Société

Stages : travailler oui, mais pour gagner sa vie

Article publié le 23 avril 2008
Article publié le 23 avril 2008
Ils s’appellent Génération Précaire ou Fairwork… Depuis 2005, de jeunes Européens manifestent contre les abus de stages. La situation a-t-elle évolué ?

De Paris à Stuttgart, en passant par Bruxelles, des milliers de stagiaires ont répondu à l’appel de Génération-P le 1er avril 2006. Avec un mot d’ordre : « Ne travaillons plus gratuitement, refusons les stages ! ». A l’origine de ce premier mouvement européen, le collectif français Génération Précaire, ses homologues allemands Fairwork et DGBstudent@work, et des stagiaires belges.
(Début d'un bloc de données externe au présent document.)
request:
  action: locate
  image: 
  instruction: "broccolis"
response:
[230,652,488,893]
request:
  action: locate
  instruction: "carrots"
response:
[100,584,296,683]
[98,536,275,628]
Réunis sous la bannière Génération-P, tous dénonçaient, et dénoncent encore, les abus de stage.

Pris en étau entre des études toujours plus longues et un marché de l’emploi toujours plus saturé, des milliers de jeunes européens multiplient les périodes de stage tandis que les salaires à l’embauche fondent.

La chasse aux emplois déguisés

Julien, 27 ans, retrace son cursus : un Master en économie à Science-po, suivi de sept stages dont une expérience inoubliable chez un fournisseur d’accès à Internet : « Je gérais un budget de communication de 270 000 euros, sans être payé ni encadré », raconte le jeune homme, membre de Génération Précaire. Les stages de fin d’études concurrencent de nombreux postes juniors : six mois de stages restent 4 à 5 fois moins chers qu’un CDD avec charges sociales.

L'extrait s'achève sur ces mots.